→ **Material provided**:
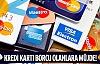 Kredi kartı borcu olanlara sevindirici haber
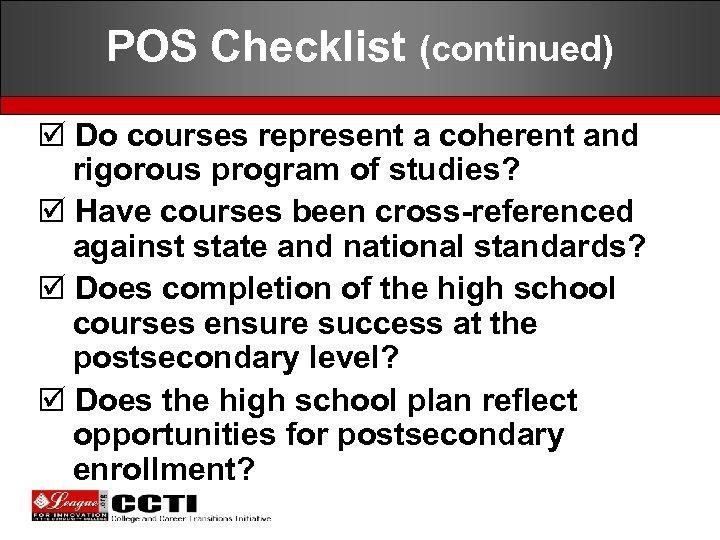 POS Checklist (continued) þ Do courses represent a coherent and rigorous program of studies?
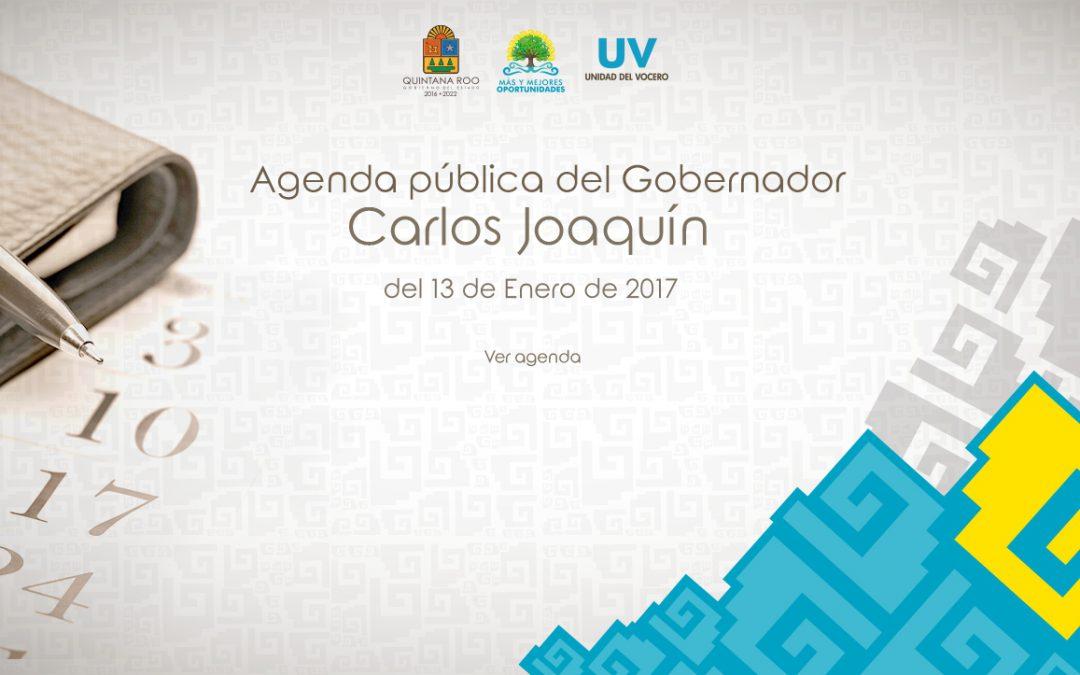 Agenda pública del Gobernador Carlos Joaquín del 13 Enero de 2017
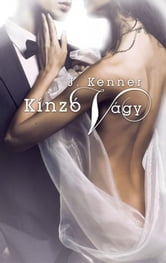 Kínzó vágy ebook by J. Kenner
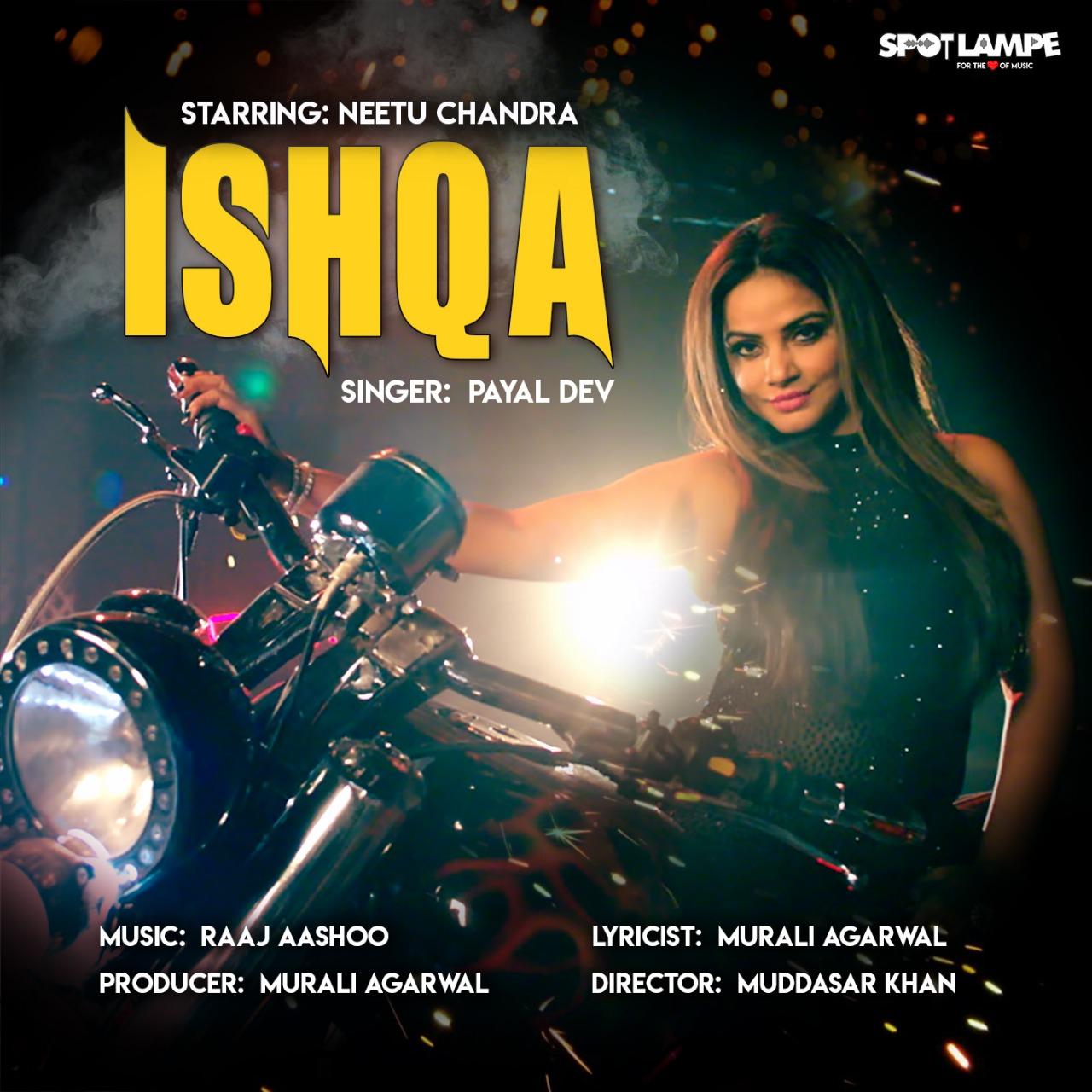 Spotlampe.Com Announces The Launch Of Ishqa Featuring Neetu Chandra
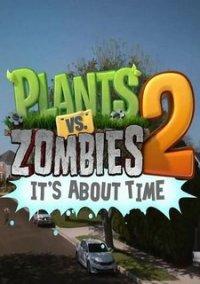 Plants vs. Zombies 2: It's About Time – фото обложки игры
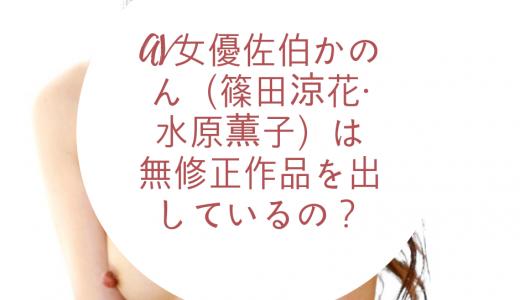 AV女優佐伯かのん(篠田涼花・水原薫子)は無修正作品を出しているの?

==

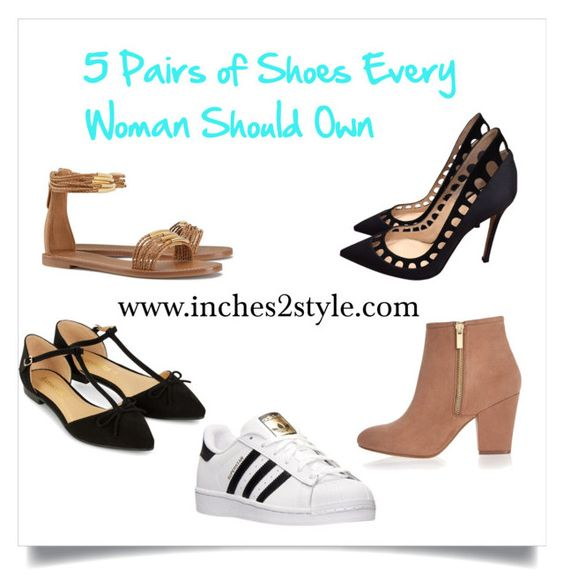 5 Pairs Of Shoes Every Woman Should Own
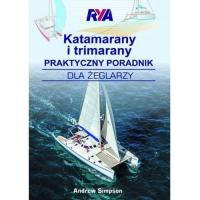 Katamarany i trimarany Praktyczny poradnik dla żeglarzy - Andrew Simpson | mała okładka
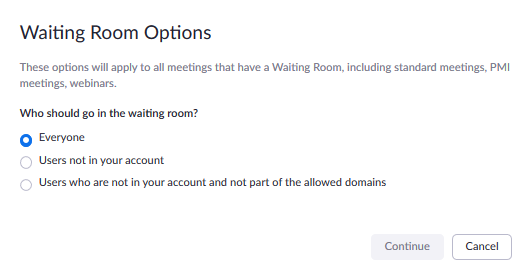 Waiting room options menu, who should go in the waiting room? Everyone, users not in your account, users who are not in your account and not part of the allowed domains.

...

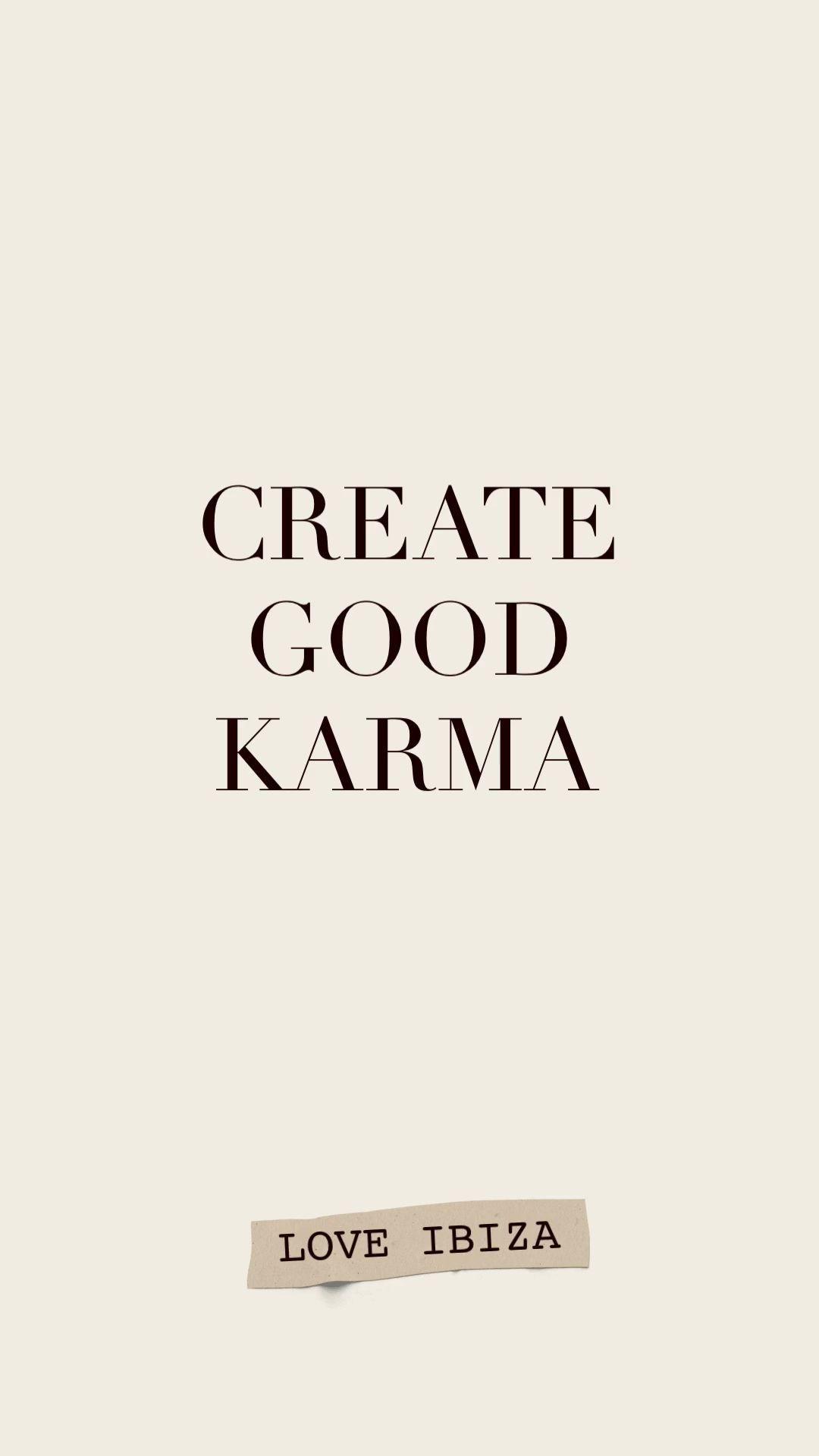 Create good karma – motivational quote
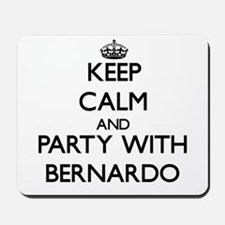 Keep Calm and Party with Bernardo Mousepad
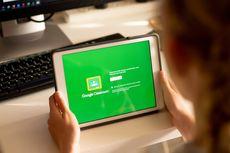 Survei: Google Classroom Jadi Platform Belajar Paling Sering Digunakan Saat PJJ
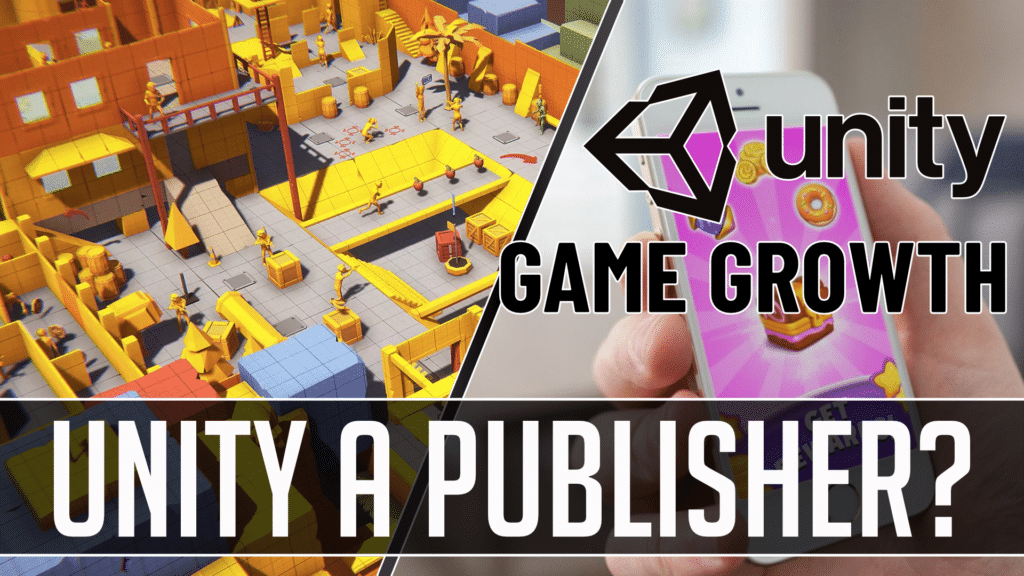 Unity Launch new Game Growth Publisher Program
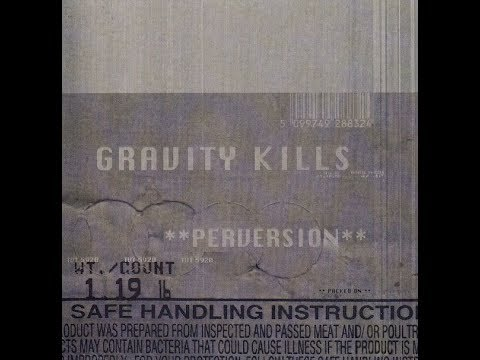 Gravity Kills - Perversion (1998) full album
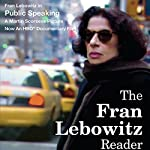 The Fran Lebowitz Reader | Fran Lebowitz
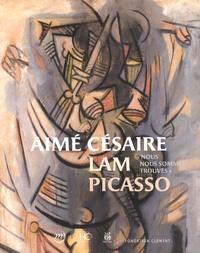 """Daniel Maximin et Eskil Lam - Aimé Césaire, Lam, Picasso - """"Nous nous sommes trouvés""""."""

→ **Task statement**:
Whatever pictures the records hold, omit them; give again exactly the lines from the one containing "Keep Calm and Party with Bernardo Mousepad" through the one containing "Maximin et Eskil".

→ **Answer space**:
 Keep Calm and Party with Bernardo Mousepad
 Survei: Google Classroom Jadi Platform Belajar Paling Sering Digunakan Saat PJJ
 Unity Launch new Game Growth Publisher Program
 Gravity Kills - Perversion (1998) full album
 The Fran Lebowitz Reader | Fran Lebowitz
 """Daniel Maximin et Eskil Lam - Aimé Césaire, Lam, Picasso - """"Nous nous sommes trouvés""""."""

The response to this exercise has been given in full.